2022年3月4日金曜日

さよなら、モコ


  わが家の飼い犬が死んだ。13歳だった。

 チワワとトイプードルの親を持つ雌だった。腎臓を患って、次第に食欲がなくなり、歩くのもおぼつかなくなってきた。2月中旬の朝、妻から涙声で電話があった。点滴を打っていたが意識がなくなり、苦しそうに浅い呼吸を繰り返しているという。「よく頑張ったよね。ええ子じゃった」。安楽死を決めた。



 夕方、自宅に戻った。通っていた動物病院に連れて行った。別れを告げると、最後まで面倒を見てくれた妻と息子に見守られながら静かに息を引き取った。月のきれいな寒い夜だった。

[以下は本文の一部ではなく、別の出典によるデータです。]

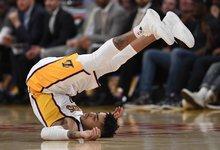 "NBA: ""Lakers"" – ""Pelicans"""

 ペットフード協会の2021年の調査によると飼育されている猫の平均寿命は15.66歳、犬は14.65歳と、統計を取り始めた2010年以来、最長だったという。うちの犬も平均には届かなかったが、頑張って長生きしてくれたと思う。


 全国の猫の飼育数は約894万6千匹、犬が約710万6千匹。ほどんどが室内飼いで、もはや家族の一員だ。ペットといわずに伴侶としての動物「コンパニオンアニマル」と呼ぶほうがしっくりくる。同調査でも、ペットを「生活に喜びを与えてくれる存在」として捉える人が多いという。コロナ禍で、自宅での時間が増え、その傾向は一段と強くなっているようだ。




 確かに心当たりばかりだ。深夜勤から帰宅したら、真っ暗な玄関で尻尾を振って出迎えてくれた。気持ちが沈んでいる時にも、暖かな毛をなでていると心が安らいだ。単身赴任になってからも月に一度帰省したら、いつも律義に出迎えてくれた。小さな体で大きなものを与えてくれた。




 いつの日か、ぼくもそちらに行く。君がぴょんぴょん跳ね、喜んで迎えてくれるのであれば、それもまんざらではないと思える。ありがとう。そして、おやすみ、モコ。